Alcohol-induced C/EBP ß-driven VIRMA decreases oxidative stress and promotes pancreatic ductal adenocarcinoma growth and metastasis via the m6A/YTHDF2/SLC43A2 pathway

N6-methyladenosine (m6A) is implicated in tumorigenesis. To data, the role of VIRMA, an RNA methyltransferase in pancreatic ductal adenocarcinoma (PDAC) has not been clearly defined. The present study demonstrated that VIRMA was upregulated in PDAC. Overexpression of VIRMA accelerated PDAC proliferation and metastasis, whereas knockdown of VIRMA had an opposite effect. Mechanistically, VIRMA promoted the degradation of SLC43A2 mRNA via an m6A-YTHDF2 mechanism, and downregulation of SLC43A2 reduced phenylalanine absorption and oxidative stress, thus enhancing the progression of PDAC. In addition, alcohol induced the expression of C/EBP ß, which bound to the promoter of VIRMA and boosted its transcription.

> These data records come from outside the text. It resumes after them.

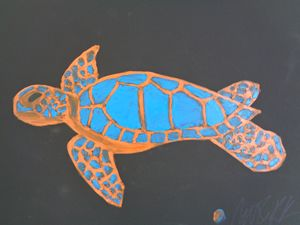 Majestic Sea Turtle Finger Painting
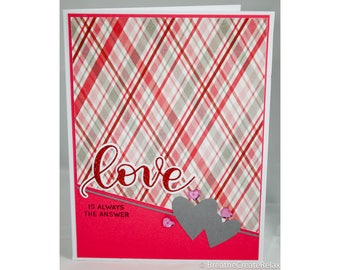 Handmade Valentines Set of 3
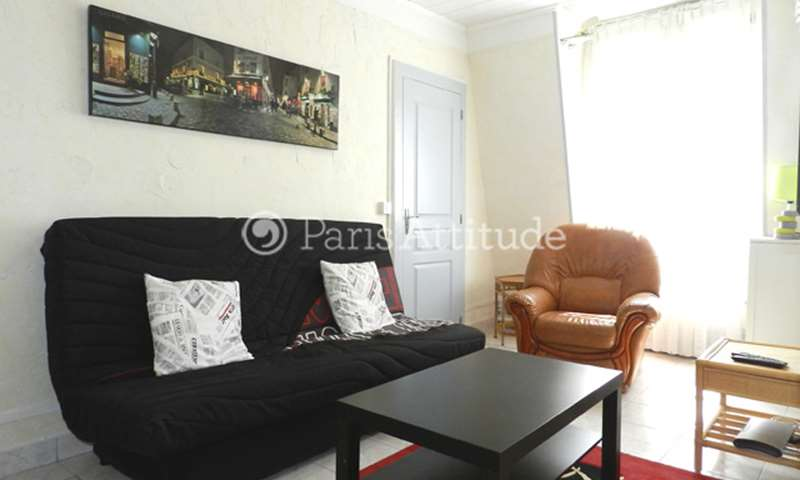 Rent Apartment 1 Bedroom 34m² cite Dupetit Thouars, 3 Paris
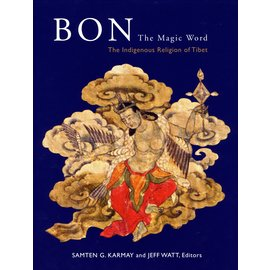 Rubin Museum of Art, NY Bon: The Magic World, by Samten G. Karmay and Jeff Watt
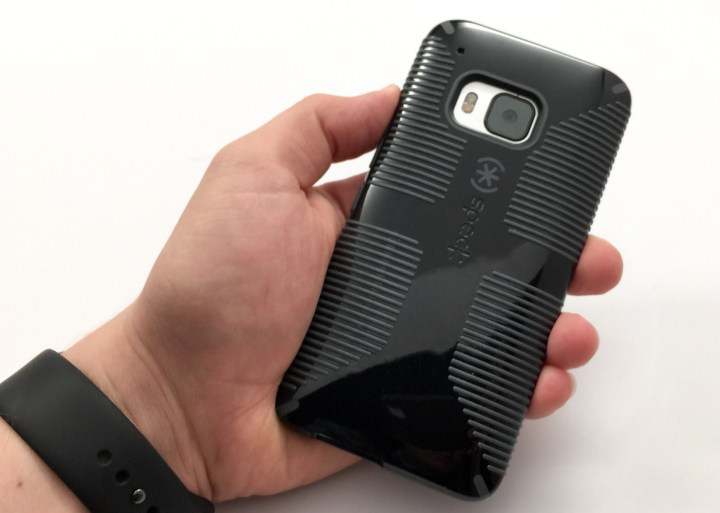 The HTC One M9 case from Speck adds a lot of grip to the phone.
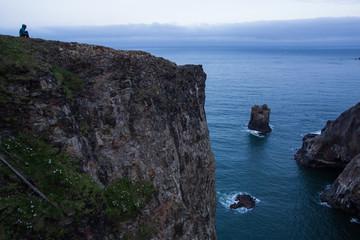 Waking up on the Oregon Coast
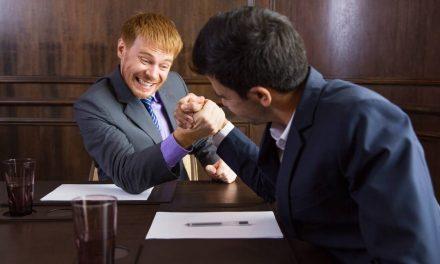 Comment mettre en concurrence deux agences de communication ?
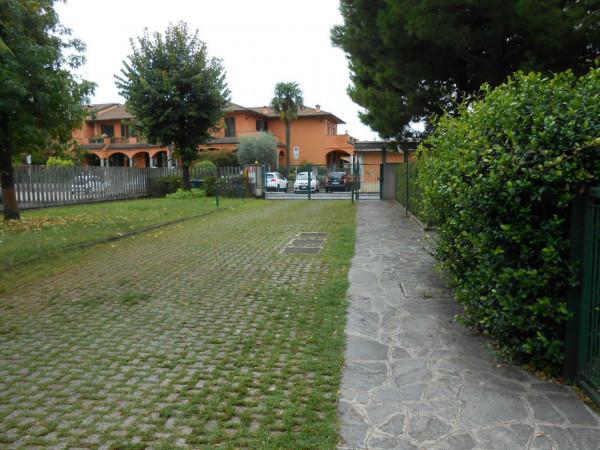Appartamento in vendita a Bellinzago Lombardo, Residenziale, Con giardino, 127 mq - Foto 2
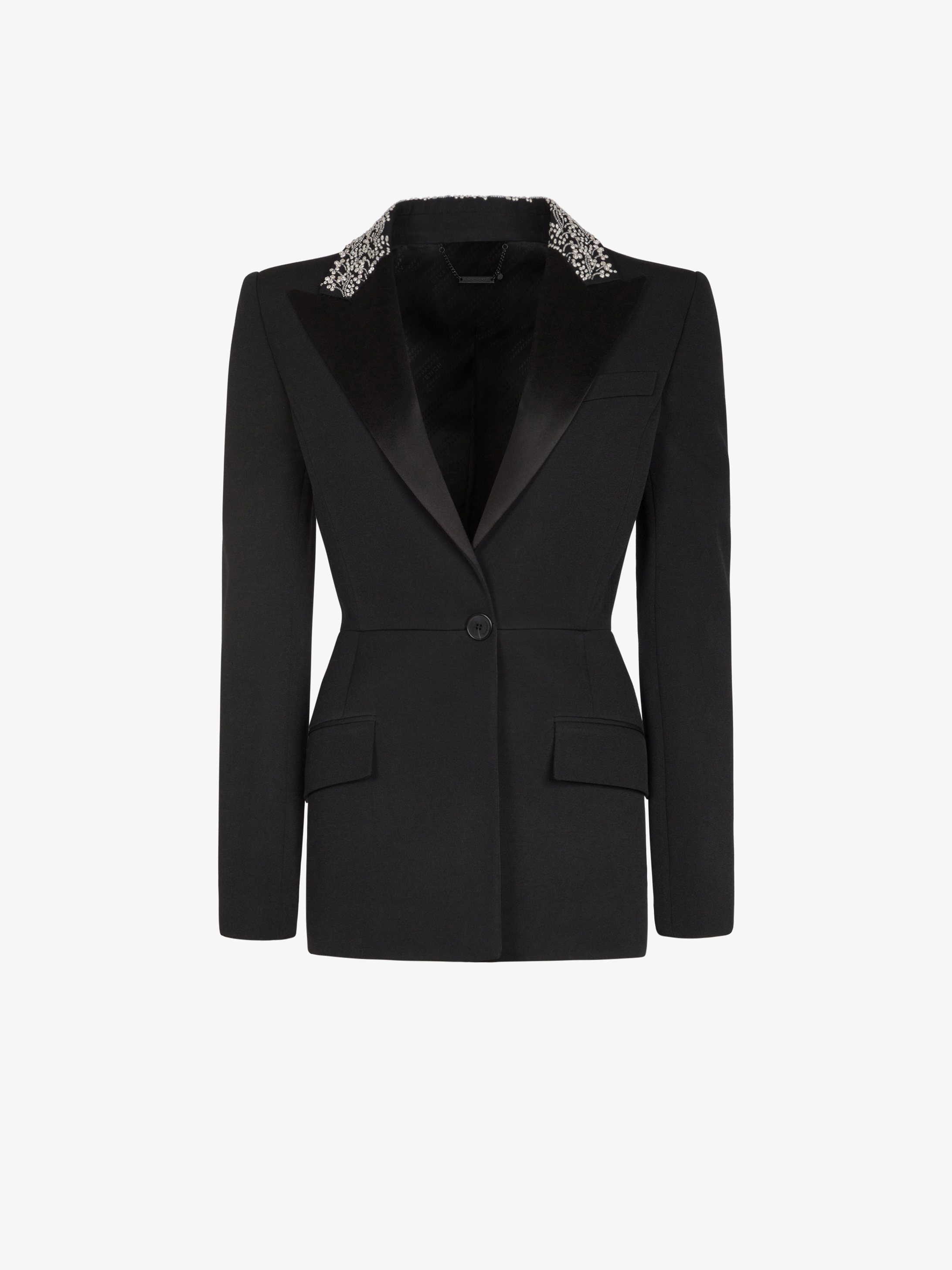 Peplum jacket in grain de poudre with embroidered collar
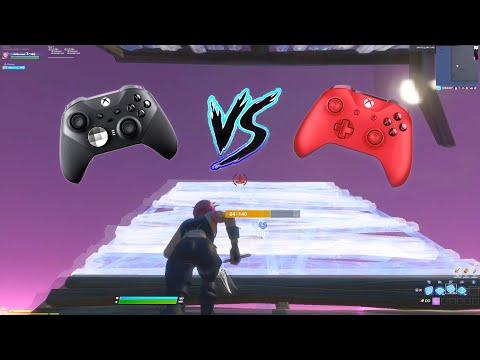 XBOX ELITE SERIES 2 VS REGULAR XBOX CONTROLLER (Is The Elite Worth It?)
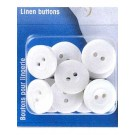 Linen Buttons, Melamine Resin, 15mm, 18 pieces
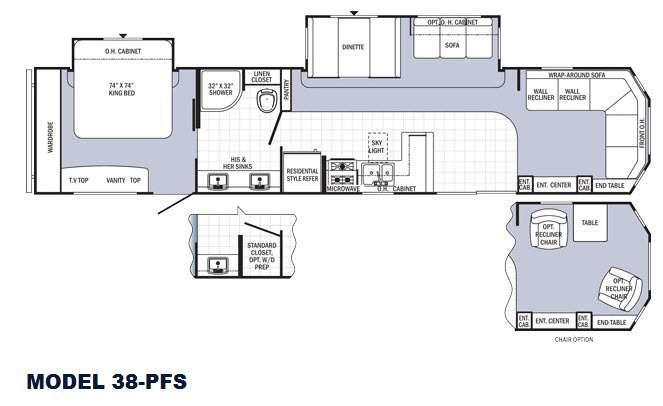 Floorplan - 2016 Palomino Puma Destination 38-PFS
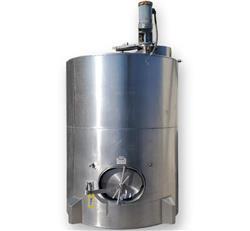 Image 1,200 Gallon JV NORTHWEST INC. Vertical Mix Tank - Stainless Steel 1496287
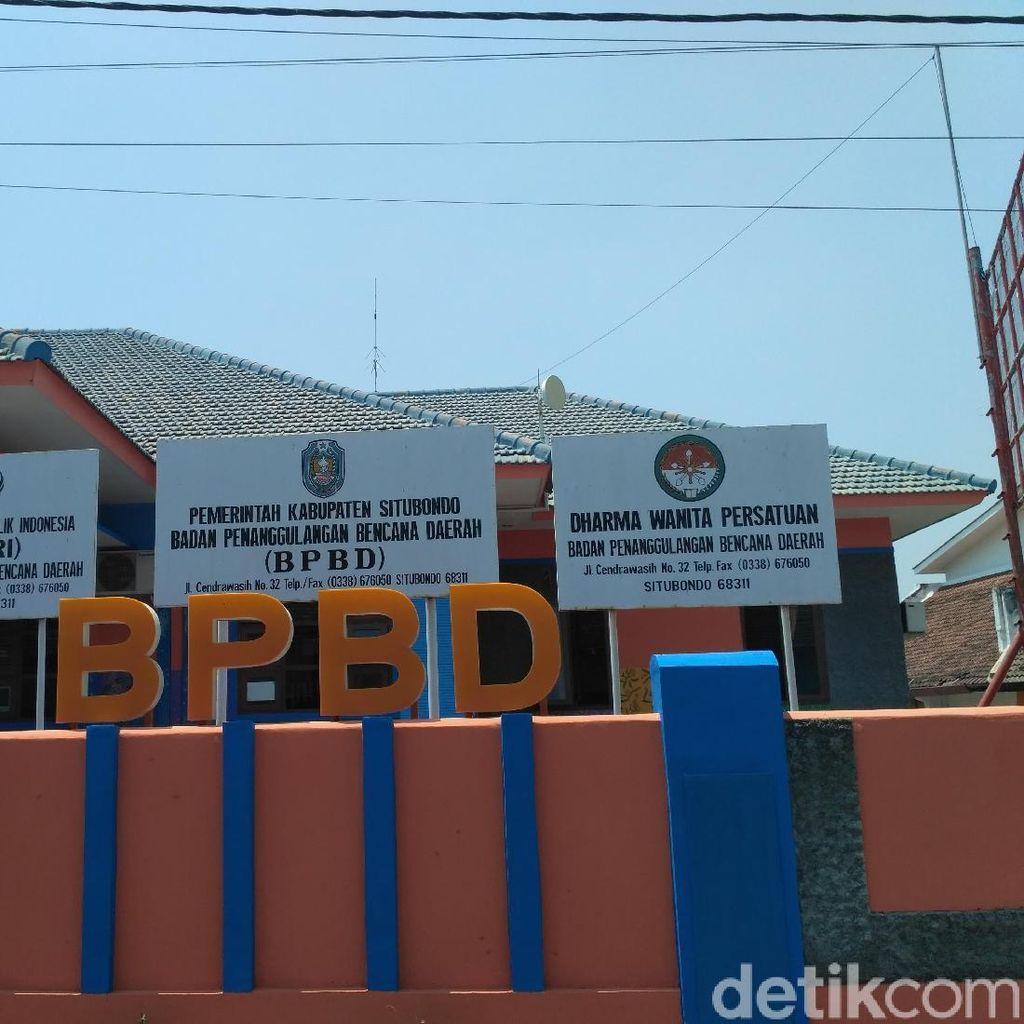 BPBD Situbondo Sebar Personel Cek Dampak Gempa M 6 di Bali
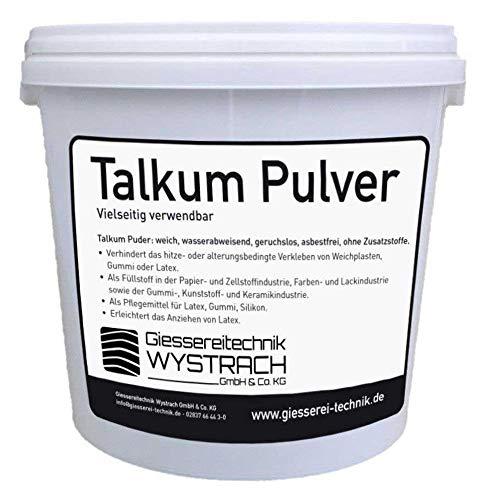 GTW Talkum Puder (Formpuder/Trennmittel) 5kg Eimer Gummipflege Reifenmontage Werkstatt, Latexpuder Anziehhilfe Latex, Talcum Powder Weiß (Talkum-pulver)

The findings of the present study revealed a potential link between alcohol consumption, m6A and phenylalanine absorption in PDAC progression, providing a novel means to combat this disease. Overall design: To reveal the m6A modified genes in pancreatic cancer cells, m6A-seq and mRNA-seq performed by deep sequencing, using Illumina HiSeq 4000.